C (MSVC 18, VS 2013)
command took 0.65s

C (MINGW CLANG 8.0.1)
command took 0.65s

LuaJIT 2.0.5
command took 0.65s

C (CYGWIN CLANG 8.0.1)
command took 0.66s

C (GCC 7.2.0)
command took 0.66s

C (MINGW GCC 10.2.0)
command took 0.66s

C (CYGWIN GCC 10.2.0)
command took 0.66s

C# .NET CLR (CSC 12)
command took 0.67s

PureBasic 5.73 LTS 64-bit
command took 1.02s
(debug mode took 7.00s)

C (Embarcadero C++ 6.60 for Win32)
command took 1.40s

LUAC 5.3.4
command took 7.19s

LUA 5.3.4
command took 4.37s
Last edited by OgreVorbis on Sat Nov 06, 2021 5:12 am, edited 1 time in total.
My blog/software site: http://dosaidsoft.com/
User avatar
STARGÅTE
Addict
Addict
Posts: 2067
Joined: Thu Jan 10, 2008 1:30 pm
Location: Germany, Glienicke
Contact:

Re: Simple speed benchmark results

Post by STARGÅTE »

How do you compare your PB execution with the reported executed times?
Is it the same computer system? A benchmark depends on the operating system. Have you run also all other codes?
Your code result on my machine:

Code: Select all

It took 0.573 seconds to complete.
Result: 7051.5711976423
Press ENTER to exit. . .
PB 6.01 ― Win 10, 21H2 ― Ryzen 9 3900X, 32 GB ― NVIDIA GeForce RTX 3080 ― Vivaldi 6.0 ― www.unionbytes.de
Lizard - Script language for symbolic calculations and moreTypeface - Sprite-based font include/module
User avatar
Tenaja
Addict
Addict
Posts: 1948
Joined: Tue Nov 09, 2010 10:15 pm

Re: Simple speed benchmark results

Post by Tenaja »

I am really curious to see how the C output version of pb compares, with the optimizer at its best.
OgreVorbis
User
User
Posts: 77
Joined: Thu Jan 16, 2020 10:47 pm

Re: Simple speed benchmark results

Post by OgreVorbis »

STARGÅTE wrote: Sat Nov 06, 2021 12:22 am How do you compare your PB execution with the reported executed times?
Is it the same computer system? A benchmark depends on the operating system. Have you run also all other codes?
You're correct, I did not run all the test on my PC so the results can be flawed. I will edit that out for now until I can do all the tests on my PC. Maybe the results are misleading.

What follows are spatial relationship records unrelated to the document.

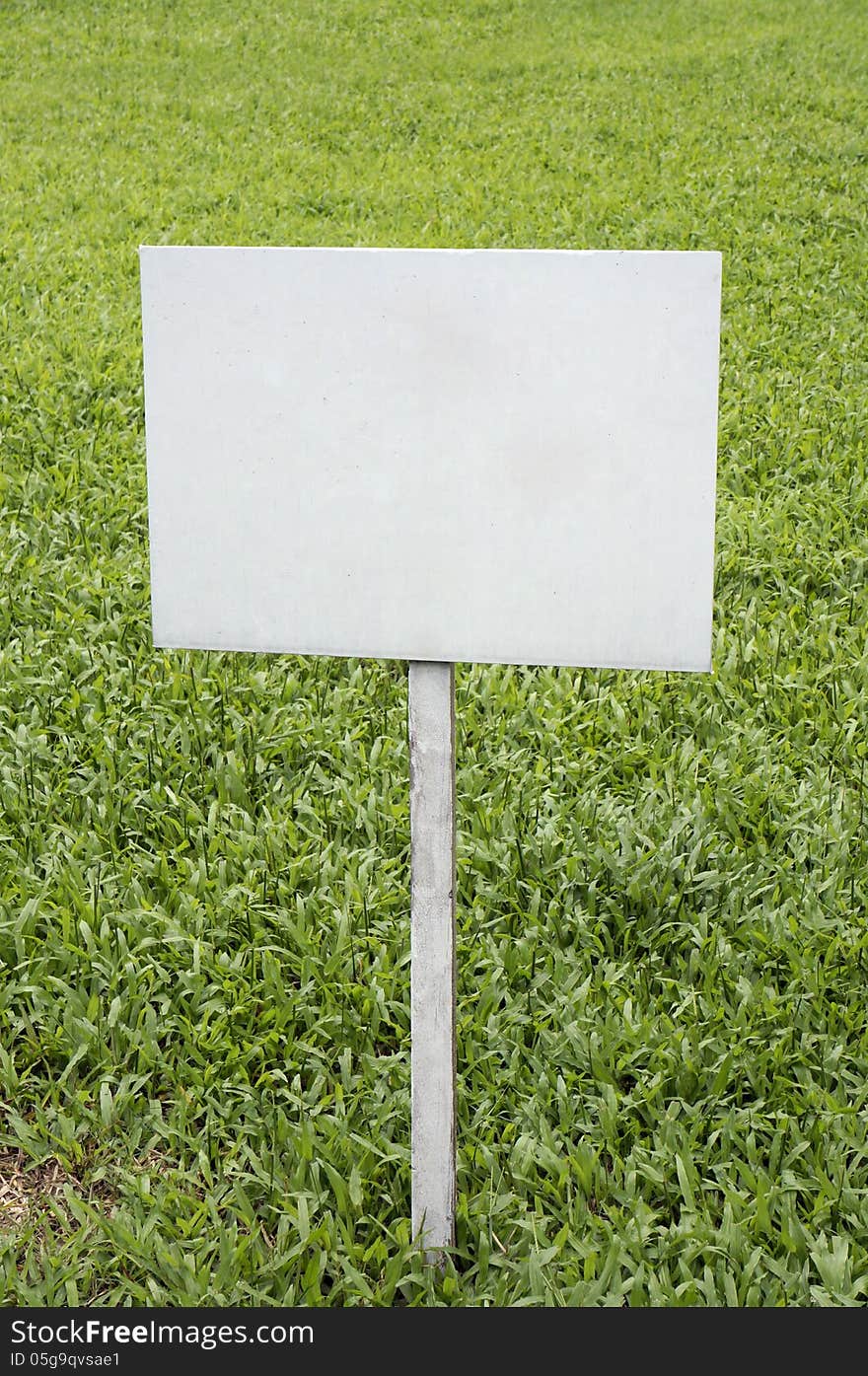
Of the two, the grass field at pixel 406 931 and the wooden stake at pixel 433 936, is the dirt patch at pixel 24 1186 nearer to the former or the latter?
the grass field at pixel 406 931

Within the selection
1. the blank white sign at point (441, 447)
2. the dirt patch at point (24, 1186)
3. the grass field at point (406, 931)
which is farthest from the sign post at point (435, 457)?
the dirt patch at point (24, 1186)

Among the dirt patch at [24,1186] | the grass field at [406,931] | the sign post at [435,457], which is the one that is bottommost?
the dirt patch at [24,1186]

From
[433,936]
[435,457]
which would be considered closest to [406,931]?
[433,936]

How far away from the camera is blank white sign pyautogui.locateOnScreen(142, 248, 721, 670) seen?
5.55 ft

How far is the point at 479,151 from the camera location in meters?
10.8

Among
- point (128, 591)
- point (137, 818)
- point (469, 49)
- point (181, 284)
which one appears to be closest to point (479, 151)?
point (469, 49)

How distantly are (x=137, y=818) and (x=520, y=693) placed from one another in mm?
1197

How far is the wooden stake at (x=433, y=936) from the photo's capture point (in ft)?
6.23

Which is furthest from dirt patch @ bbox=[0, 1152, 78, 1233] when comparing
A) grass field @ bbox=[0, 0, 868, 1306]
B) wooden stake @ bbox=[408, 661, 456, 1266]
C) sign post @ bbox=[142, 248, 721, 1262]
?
sign post @ bbox=[142, 248, 721, 1262]

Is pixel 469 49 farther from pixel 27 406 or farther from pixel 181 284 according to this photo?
pixel 181 284

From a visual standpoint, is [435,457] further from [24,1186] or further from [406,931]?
[24,1186]

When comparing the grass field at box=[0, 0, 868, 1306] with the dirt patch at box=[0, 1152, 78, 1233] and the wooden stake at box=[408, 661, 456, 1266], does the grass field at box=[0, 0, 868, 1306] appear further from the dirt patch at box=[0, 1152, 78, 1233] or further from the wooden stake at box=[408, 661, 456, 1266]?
the wooden stake at box=[408, 661, 456, 1266]

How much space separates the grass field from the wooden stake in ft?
0.63

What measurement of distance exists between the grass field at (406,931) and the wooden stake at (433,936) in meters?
0.19
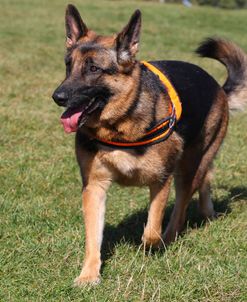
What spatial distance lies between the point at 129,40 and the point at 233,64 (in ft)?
6.85

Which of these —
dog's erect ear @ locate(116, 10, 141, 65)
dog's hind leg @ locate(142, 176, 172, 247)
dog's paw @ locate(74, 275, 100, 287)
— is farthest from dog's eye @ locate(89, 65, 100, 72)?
dog's paw @ locate(74, 275, 100, 287)

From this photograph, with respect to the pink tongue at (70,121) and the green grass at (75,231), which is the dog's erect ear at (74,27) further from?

Now I did another (ALL) tests on my machine. Better results. If someone wants to test the new C backed, please post.

Code: Select all

100,000,000 Primes:
===================

* All compilers are 64-bit running on same machine
(compiler - seconds - RAM - exe size)

GCC 8.1 - 1.63 - 99MB - 56KB
PB (byte) - 1.66 - 98MB - 14.5KB
Pelles C - 1.92 - 98MB - 53KB
PB (int) - 2.8 - 783MB - 14.5KB
LuaJIT - 5 - 1.05GB
Lua - 19 - 2.1GB
PB code:

Code: Select all

EnableExplicit
Dim Nums.a(0)
Define l, n, m, lim
 
If OpenConsole()
 
  ; Ask for the limit to search, get that input and allocate a Array
  Print("Enter limit for this search: ")
  lim = Val(Input())
  
  Define StartTime.d = ElapsedMilliseconds()
  Dim Nums(lim)
 
  ; Use a basic Sieve of Eratosthenes
  For n = 2 To Sqr(lim)
    If Nums(n) = #False
      m = n * n
      While m <= lim
        Nums(m) = #True
        m + n
      Wend
    EndIf
  Next n
  
  Define EndTime.d = (ElapsedMilliseconds() - StartTime) / 1000
  PrintN("It took " + StrD(EndTime) + " seconds to complete.")
  Print("Press ENTER to list results. . . ") : Input()
  PrintN(#CRLF$ + "The primes up to " + Str(lim) + " are:")
  m = 0
  For n = 2 To lim
    If Nums(n) = #False
      PrintN(Str(n))
      m + 1
    EndIf
  Next
 
  Print(#CRLF$ + #CRLF$ + "Press ENTER to exit"): Input()
  CloseConsole()
EndIf
Lua code for comparison: https://pastebin.com/kH8pyx2b
C code: https://pastebin.com/vYxrJL2J

I rewrote in C and Lua to be as similar as possible. In this case I'm very impressed with PB. It's so close to GCC with full optimization.
My blog/software site: http://dosaidsoft.com/
OgreVorbis
User
User
Posts: 77
Joined: Thu Jan 16, 2020 10:47 pm

Re: Simple speed benchmark results

Post by OgreVorbis »

Alright, I updated all the code (were some issues in C version) and had some others look at it to confirm. Here are the final results:

Code: Select all

100,000,000 Primes:
===================

* All compilers are 64-bit running on same machine
(compiler - seconds - RAM - exe size)

GCC 8.1 - 1.19 - 99MB - 17KB
Pelles C - 1.19 - 98MB - 50KB
C# (x64 (.NET 4.0)) - 1.27 - 101MB - 12KB
C# (x86 (.NET 4.0)) - 1.57 - 100MB - 16KB
PB 5.73 (x64) - 1.59 - 98MB - 15KB
LuaJIT - 4 - 1.05GB
Lua - 17 - 2.1GB
Not as impressing unfortunately.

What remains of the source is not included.